It’s hard for novices to know which algorithmic and data-cleaning choices are significant, and which have a more superficial impact.

Untethered images

Images travel extremely well on social media. When they do so, they often leave information behind and end up floating in space. Who created this, and why? What world view does it represent? What source material underlies it, how was it manipulated to produce the image? Can I trust it?

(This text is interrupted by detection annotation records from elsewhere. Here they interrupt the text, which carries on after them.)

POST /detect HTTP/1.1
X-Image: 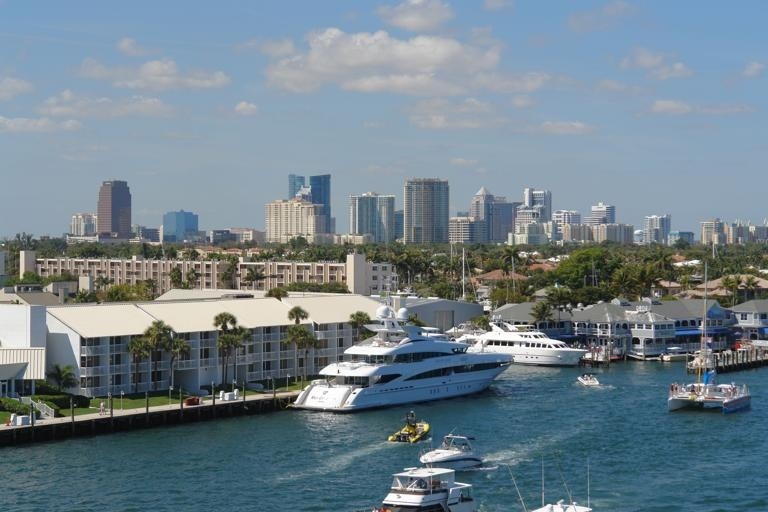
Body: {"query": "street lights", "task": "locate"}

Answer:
[231,379,238,392]
[169,386,175,408]
[267,375,272,393]
[285,371,291,392]
[107,391,111,415]
[120,389,125,413]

‘Can’t see the wood for the trees’

viral texts

When I showed this to a class recently, one participant was frustrated that they couldn’t ‘see the wood for the trees’. The visualisations gives a general impression of density, but it’s not easy to dive deeper into detail.

Stories vs hairballs

But when I started to explain what was being represented – the ways in which stories were copied from one newspaper to another – they were fascinated. They might have found their way there if they’d read the text but again, the visualisation is so abstract that it didn’t hint at what lay underneath. (Also I have only very, very rarely seen someone stop to read the text before playing with a visualisation.)

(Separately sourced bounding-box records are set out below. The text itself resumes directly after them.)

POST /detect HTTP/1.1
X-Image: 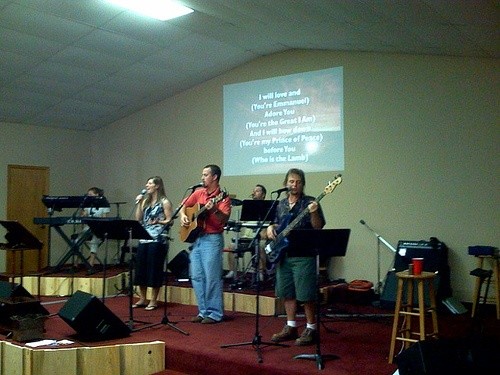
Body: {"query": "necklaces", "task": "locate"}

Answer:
[288,199,298,204]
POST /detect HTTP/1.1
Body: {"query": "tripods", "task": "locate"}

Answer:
[86,188,197,336]
[219,193,351,369]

No sense of change over time

This flattening of time into one simultaneous moment is more vital for historical networks than for literary ones, but even so, you might want to compare relationships between sections of a literary work.

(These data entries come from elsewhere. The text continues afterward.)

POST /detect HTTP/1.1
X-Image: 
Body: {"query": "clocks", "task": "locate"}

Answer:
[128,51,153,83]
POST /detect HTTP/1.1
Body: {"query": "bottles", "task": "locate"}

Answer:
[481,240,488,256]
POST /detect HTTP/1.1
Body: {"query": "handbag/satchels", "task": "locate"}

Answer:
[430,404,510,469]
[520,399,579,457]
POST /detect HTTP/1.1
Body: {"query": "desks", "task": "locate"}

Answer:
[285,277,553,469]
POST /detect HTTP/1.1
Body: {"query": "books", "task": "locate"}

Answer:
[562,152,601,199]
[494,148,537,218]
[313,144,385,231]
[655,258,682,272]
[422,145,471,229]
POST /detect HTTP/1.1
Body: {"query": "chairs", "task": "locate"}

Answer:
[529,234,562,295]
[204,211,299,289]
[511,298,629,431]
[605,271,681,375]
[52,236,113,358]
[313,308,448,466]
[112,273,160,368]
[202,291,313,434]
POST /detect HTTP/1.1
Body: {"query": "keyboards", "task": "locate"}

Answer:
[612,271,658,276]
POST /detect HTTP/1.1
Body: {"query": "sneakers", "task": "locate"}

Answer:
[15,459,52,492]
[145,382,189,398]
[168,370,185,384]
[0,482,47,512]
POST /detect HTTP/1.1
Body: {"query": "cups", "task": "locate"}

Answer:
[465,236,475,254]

No sense of texture, detail of sources

All network visualisations look similar, whether they’re about historical texts or cans of baked beans. Dots and lines mask texture, and don’t always hint at the depth of information they represent.

Jargon

Node. Edge. Graph. Directed, undirected. Betweenness. Closeness. Eccentricity.

There’s a lot to take on to really understand what’s being expressed in a network graph.

There is some hope…

Onto the positive bit!

Interactivity is engaging

People find the interactive movement, the ability to zoom and highlight links engaging, even if they have no idea what’s being expressed. In class, people started to come up with questions about the data as I told them more about what was represented. That moment of curiosity is an opportunity if they can dive in and start to explore what’s going on, what do the relationships mean?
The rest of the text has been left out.